Maupassant brought physiology and naturalism to the literature, his works are often eroded, which became a novelty. The writer felt the need to constantly struggle with the lack of spirituality of society, which was fixed only on consumption. Today, the works of the clones of “The Beloved Friend” are created by French authors Michelle Uelbek and Frederic Begbeder, in Russia Sergei Minaev can be considered the successor of Maupassant.
Vincent Willem van Gogh
(1853-1890). The famous Dutch painter suffered from schizophrenia. He was visited by sound and auditory hallucinations, bouts of delirium. Aggression and gloom could quickly turn into a joyful excitement. Visiting Van Gogh and suicidal thoughts.
The disease has progressed significantly in the past 3 years of the artist’s life, seizures have increased. During one of them, the famous surgical operation took place. Van Gogh cut off the lobe and the lower part of the left ear. This fragment he sent in the envelope of his beloved as a souvenir for memory. Not surprisingly, Van Gogh was placed in a hospital in Arles for the mentally ill. Then there were the hospitals in San Remy and in Auvers-sur-Oise. The artist himself realized that he was deeply sick. In one of his letters he wrote: “I have to adapt to the role of the madman without a hunch.”
Until his death, Van Gogh continued to create, although from the buyers to his pictures of interest, no one has ever arisen. The artist led a literally beggar way of life, often starving. Contemporaries recall that at such times he even sometimes ate his colors. But it was during the periods of clouding of consciousness that masterpieces of world painting were born: “Night Cafe”, “Landscape in Over after Rain”, “Red Vineyards in Arles”, “Road with Cypresses and Stars”. However, Van Gogh could no longer be in a clouded state – on July 27, 1890, he fatally wounded himself with a pistol shot.
Thanks to Van Gogh, animation has come to our world. After all, his creative manner, in which dynamic scenes were realized with bright colors, the reality was grotesquely distorted and the atmosphere of sleep (horrible or, conversely, happy children’s) was created, served as the basis for many works of the current multiplier artists. Today, thanks to the insane poor artist, we began to understand that the artistic value of any work is a relative thing. After Van Gogh, who painted unpretentious sunflowers, drinking absinthe, already posthumously became the champion of auction sales.
(1895-1925). The famous Russian poet suffered manic-depressive psychosis. He was accompanied by a persecution mania, sudden outbursts of rage and inadequate behavior. They remember how Yesenin repeatedly crashed furniture, beat dishes and mirrors, insulting others.
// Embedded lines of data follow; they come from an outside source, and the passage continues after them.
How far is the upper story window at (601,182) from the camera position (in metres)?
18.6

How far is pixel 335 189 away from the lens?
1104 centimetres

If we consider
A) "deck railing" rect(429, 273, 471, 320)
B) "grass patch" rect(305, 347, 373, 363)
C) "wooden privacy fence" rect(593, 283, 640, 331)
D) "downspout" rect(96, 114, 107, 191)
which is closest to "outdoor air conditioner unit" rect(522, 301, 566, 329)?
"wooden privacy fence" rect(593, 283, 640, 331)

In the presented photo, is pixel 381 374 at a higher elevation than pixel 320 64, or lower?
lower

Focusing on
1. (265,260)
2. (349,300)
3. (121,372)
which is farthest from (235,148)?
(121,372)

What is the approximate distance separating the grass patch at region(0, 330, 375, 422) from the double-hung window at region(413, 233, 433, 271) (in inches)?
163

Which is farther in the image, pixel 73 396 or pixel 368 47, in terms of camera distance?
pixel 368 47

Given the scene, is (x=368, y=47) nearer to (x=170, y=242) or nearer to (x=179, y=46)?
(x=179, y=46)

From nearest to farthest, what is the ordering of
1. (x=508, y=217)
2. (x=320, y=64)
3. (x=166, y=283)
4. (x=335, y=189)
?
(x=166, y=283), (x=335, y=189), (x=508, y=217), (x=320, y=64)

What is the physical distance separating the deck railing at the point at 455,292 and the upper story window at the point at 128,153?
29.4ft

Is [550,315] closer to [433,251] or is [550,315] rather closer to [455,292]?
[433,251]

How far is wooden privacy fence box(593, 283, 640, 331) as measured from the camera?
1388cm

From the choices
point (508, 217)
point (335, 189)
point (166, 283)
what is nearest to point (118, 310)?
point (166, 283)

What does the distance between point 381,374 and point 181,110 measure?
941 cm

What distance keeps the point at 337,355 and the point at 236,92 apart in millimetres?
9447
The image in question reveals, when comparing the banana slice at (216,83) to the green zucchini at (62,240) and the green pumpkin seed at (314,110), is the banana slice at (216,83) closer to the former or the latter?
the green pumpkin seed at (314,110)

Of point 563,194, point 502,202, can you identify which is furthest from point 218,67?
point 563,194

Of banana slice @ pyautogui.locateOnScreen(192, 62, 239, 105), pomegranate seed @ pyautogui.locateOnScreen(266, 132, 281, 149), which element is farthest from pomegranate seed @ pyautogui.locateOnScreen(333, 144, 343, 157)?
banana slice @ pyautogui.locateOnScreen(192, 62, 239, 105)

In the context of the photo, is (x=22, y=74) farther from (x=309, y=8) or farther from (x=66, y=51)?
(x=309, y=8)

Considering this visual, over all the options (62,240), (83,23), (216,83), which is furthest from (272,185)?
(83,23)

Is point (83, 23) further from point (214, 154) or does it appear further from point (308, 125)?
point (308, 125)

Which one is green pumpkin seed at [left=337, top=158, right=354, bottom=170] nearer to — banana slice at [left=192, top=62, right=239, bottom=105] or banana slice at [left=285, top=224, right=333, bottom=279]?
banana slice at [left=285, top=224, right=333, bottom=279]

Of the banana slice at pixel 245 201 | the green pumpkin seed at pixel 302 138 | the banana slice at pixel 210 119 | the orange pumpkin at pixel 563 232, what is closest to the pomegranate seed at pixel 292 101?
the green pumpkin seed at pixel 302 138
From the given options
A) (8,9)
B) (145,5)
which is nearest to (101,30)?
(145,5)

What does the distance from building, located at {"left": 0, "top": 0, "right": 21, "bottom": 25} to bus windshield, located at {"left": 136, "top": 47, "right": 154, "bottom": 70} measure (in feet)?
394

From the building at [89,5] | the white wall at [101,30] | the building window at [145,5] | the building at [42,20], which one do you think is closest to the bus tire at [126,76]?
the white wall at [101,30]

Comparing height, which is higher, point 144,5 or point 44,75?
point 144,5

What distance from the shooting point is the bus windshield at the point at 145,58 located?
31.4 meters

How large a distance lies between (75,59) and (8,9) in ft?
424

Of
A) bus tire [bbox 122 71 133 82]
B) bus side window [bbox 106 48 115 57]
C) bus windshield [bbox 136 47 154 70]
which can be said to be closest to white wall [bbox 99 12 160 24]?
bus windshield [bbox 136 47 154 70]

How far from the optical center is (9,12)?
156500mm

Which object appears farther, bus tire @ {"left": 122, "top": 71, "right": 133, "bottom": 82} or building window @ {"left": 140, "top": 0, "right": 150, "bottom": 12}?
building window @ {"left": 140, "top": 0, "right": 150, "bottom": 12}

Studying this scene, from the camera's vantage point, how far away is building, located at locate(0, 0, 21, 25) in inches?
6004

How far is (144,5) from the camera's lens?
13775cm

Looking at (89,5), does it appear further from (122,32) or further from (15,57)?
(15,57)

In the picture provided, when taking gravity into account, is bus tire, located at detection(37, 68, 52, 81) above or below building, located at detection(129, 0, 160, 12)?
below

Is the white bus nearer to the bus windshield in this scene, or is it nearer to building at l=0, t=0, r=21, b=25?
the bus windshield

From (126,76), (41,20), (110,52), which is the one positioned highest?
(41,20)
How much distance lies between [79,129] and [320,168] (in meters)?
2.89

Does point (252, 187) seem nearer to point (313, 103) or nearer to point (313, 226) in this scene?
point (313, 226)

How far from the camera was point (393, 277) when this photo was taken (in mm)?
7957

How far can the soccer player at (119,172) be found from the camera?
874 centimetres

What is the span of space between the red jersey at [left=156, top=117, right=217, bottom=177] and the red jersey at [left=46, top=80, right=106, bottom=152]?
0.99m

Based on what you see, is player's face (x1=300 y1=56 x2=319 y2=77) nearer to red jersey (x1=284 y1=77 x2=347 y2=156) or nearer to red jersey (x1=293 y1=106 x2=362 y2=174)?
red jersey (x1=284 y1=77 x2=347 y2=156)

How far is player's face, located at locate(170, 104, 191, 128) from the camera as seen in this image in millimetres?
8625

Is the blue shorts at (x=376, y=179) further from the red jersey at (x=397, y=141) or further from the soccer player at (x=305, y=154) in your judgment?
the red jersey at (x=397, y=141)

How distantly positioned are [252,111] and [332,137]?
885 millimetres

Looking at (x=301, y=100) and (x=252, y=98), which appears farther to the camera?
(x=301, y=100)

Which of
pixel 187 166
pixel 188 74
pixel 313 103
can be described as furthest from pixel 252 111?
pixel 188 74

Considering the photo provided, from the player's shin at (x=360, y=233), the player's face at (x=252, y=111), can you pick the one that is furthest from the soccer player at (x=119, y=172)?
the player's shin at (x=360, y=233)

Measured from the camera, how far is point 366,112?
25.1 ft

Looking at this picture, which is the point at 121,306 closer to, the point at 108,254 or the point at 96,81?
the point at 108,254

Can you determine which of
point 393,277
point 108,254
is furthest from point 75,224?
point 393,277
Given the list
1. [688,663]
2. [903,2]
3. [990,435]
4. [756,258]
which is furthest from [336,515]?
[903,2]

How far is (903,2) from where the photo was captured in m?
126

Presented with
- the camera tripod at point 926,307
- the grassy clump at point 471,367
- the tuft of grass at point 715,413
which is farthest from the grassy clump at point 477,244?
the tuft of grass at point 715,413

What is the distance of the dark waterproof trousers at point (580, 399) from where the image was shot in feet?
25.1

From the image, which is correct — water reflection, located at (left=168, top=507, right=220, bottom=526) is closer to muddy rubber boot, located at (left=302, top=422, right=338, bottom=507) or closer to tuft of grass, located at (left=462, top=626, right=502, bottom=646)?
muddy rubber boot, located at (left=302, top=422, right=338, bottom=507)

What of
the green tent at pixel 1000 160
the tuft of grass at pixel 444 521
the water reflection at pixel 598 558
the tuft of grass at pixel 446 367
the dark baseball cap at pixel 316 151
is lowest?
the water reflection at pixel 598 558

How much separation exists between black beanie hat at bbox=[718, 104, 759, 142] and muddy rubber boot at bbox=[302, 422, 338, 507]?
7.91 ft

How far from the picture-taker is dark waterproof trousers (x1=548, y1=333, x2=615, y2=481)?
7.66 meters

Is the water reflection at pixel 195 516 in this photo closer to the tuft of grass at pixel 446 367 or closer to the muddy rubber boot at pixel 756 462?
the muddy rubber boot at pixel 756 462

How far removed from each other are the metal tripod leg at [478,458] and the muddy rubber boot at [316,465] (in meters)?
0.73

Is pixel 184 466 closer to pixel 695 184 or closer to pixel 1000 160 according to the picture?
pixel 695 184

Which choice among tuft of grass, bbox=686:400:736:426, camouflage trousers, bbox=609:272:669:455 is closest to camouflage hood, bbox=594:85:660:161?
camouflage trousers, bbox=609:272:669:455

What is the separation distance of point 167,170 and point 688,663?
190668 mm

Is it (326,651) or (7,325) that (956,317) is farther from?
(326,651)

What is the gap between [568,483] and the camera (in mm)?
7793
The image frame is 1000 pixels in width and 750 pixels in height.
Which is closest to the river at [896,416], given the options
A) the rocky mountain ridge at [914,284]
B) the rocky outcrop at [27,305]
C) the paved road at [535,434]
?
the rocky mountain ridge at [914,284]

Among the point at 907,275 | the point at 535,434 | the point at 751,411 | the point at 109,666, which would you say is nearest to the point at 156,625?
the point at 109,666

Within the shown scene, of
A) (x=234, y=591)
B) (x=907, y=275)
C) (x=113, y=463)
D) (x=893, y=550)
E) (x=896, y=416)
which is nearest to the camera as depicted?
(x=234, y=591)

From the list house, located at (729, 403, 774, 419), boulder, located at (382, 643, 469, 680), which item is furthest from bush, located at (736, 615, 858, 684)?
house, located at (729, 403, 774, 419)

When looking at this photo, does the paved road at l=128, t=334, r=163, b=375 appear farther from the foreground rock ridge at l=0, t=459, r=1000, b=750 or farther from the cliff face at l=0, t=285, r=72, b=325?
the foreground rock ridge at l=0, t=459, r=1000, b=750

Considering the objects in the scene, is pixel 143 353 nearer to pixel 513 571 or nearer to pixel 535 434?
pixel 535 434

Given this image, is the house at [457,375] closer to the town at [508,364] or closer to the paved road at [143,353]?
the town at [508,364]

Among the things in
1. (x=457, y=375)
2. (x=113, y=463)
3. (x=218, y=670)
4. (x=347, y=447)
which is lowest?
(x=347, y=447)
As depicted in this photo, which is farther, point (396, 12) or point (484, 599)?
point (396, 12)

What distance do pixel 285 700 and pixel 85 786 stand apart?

Fits of psychosis are often provoked by the poet’s love for alcohol. As a result, Yesenin repeatedly underwent treatment in specialized clinics not only in Russia, but also in France. But the treatment, alas, never yielded results.So, after leaving the clinic of Professor Gannushkin, a month later the poet committed suicide – he hanged himself on a steam heating pipe in the Angleterre hotel in Leningrad. Although in the 70 years and there was a version of the murder followed by a staged suicide, but it was not proven.
Thanks to Esenin, Russian literature received new intonations. The poet made the norm the love of nature, the village and the local resident, accompanying it with sadness, touching tenderness and tears. Even direct followers of the poet appeared in the ideological aspect – “peasants”. Many of Esenin’s works were created in the style of a city hooligan romance, which laid the foundation for the current Russian chanson.